» Text to read

I felt a wave of nausea fall over me as we got closer and closer to the casket.  To the reality of another senseless tragedy.  More mourning.  More sorrow.  More confusion. More aching. More longing. More begging.   The flowers. The plants. I remembered how they filled our home.  Some still hanging on like me.  The full church. The sadness of community.  How I seemed to leave my body about half way through it all.

I kept going back to the past, while simultaneously experiencing the present.

I saw our friends, husband and wife, embrace one another’s wounds, while still tending to their other small children.  I thought, That must be so hard,   then I remembered...our children went through that day, too.  Their sister died.  They live with sad parents. And they are tired of hearing that babies go to heaven too soon.  I also heard in my heart, as though to send a prayer down to them, that this will expand, grow, and strengthen your marriage.  And I looked over to my husband and realized, WE ARE LIVING THIS.

» Directives
• a. Sum up the funeral passage in two sentences.
• b. Continue the passage about the funeral from the point where it stops.

» Stored data
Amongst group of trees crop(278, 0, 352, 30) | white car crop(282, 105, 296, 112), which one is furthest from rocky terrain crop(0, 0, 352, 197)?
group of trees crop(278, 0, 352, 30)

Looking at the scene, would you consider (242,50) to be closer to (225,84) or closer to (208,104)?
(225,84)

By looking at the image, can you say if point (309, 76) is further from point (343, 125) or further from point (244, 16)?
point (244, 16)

...

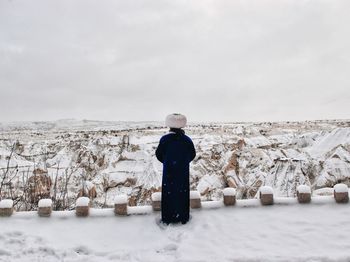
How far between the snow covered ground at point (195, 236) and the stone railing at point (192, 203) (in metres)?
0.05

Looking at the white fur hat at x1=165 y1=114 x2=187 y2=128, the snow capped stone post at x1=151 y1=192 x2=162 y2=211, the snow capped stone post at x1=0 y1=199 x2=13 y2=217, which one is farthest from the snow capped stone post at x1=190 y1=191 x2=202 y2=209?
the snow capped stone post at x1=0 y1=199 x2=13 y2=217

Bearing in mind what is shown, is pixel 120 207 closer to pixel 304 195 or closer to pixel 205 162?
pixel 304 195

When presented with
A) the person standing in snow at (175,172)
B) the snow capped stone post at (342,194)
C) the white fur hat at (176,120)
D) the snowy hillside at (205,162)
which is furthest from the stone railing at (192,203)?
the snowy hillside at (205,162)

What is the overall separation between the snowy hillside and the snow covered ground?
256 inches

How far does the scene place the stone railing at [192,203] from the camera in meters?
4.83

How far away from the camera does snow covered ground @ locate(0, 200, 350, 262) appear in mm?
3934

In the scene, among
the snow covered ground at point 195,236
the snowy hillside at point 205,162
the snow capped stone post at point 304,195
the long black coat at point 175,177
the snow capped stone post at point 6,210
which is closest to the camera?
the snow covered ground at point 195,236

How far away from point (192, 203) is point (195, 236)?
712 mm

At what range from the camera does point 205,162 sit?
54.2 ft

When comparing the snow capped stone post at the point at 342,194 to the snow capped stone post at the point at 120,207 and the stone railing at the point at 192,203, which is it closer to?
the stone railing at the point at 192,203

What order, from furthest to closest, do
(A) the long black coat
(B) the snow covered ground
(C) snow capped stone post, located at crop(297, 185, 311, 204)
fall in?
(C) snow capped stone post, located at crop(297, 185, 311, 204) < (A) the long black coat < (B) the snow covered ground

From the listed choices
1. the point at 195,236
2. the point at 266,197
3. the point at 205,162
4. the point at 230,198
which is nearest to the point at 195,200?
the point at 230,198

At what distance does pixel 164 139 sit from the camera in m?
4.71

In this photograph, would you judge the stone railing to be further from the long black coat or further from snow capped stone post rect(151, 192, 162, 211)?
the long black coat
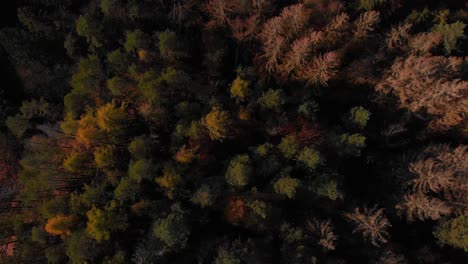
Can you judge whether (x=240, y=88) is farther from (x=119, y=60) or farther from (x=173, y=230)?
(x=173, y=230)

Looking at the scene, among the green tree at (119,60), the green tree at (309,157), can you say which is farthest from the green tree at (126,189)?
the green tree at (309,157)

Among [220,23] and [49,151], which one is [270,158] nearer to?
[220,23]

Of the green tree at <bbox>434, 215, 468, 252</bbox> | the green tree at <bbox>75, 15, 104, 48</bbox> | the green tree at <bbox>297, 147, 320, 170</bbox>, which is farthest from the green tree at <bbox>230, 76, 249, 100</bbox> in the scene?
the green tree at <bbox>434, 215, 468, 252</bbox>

* * *

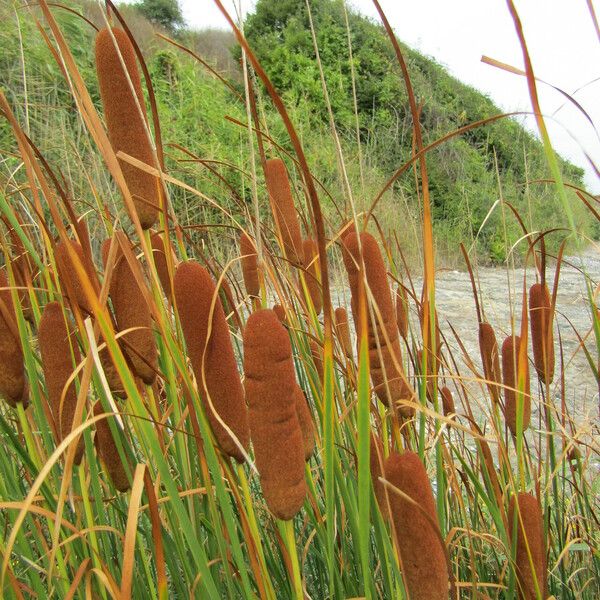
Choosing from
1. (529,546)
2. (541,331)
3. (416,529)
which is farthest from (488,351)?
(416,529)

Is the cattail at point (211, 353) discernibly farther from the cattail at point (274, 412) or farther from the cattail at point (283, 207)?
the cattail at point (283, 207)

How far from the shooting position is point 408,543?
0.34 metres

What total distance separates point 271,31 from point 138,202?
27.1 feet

» Responses by task
• a. Nearing the casket at a funeral after another senseless tragedy, the narrator feels sick, recalls the flowers and plants that once filled the family home, and drifts between past and present. Watching a grieving husband and wife comfort each other while tending their other small children, the narrator remembers that the narrator's own children lost a sister too, and looking over at the narrator's husband, realizes the two of them are living this.

• b.
The priest incensed the casket, and I was transported back to when that was done for you.  You were in a casket. How is that possible?  Your body was incensed, because you are sacred.  Sacred. Set apart. And now me and you...forever apart.  It was all becoming too much.  I was being split wide open.  Seeing so many of the same people who have mourned with us over the past six months now mourning for someone else we love...it was shattering me. I often wonder, how many times can your heart be carved out?  Ripped out?  Damaged?  Destroyed?  A flood of emotions engulfed me, and it felt like day one all over again. Forward and backward progress seemed to be nonexistent, and I just wanted none of it to exist at all.  I wanted you HERE.  I didn’t want to know what this is like. I didn’t want our friends to know what this is like.  I just wanted to go back to 6 months and thirteen days ago when I still had you safely in my womb.  To that day I felt you kick, hiccup, and move for the last time.  To the time of BEFORE where joy resided, and not the time of AFTER where grief, pain, and loss have taken over.

I remembered what it was like to process out of the church, holding hands as a family, my head bowed, trying to hold it together. Not wanting to be in the spotlight. Unable to escape.   Leaving for the burial.  Trying to wish it all away.  

We tried to go to the burial today.  However, once the tent near the burial sight was in my vision, my heart dropped, and I had to run. I couldn’t do it. I couldn’t face the finality. I haven’t even come to terms with that truth for you.  Someone thought we changed our minds, because it was so cold outside. But my truest friend knew. And she cried with me. I’m struggling to love a God that doesn’t make sense.   I don’t know how to accept this. I don’t know how to accept losing you.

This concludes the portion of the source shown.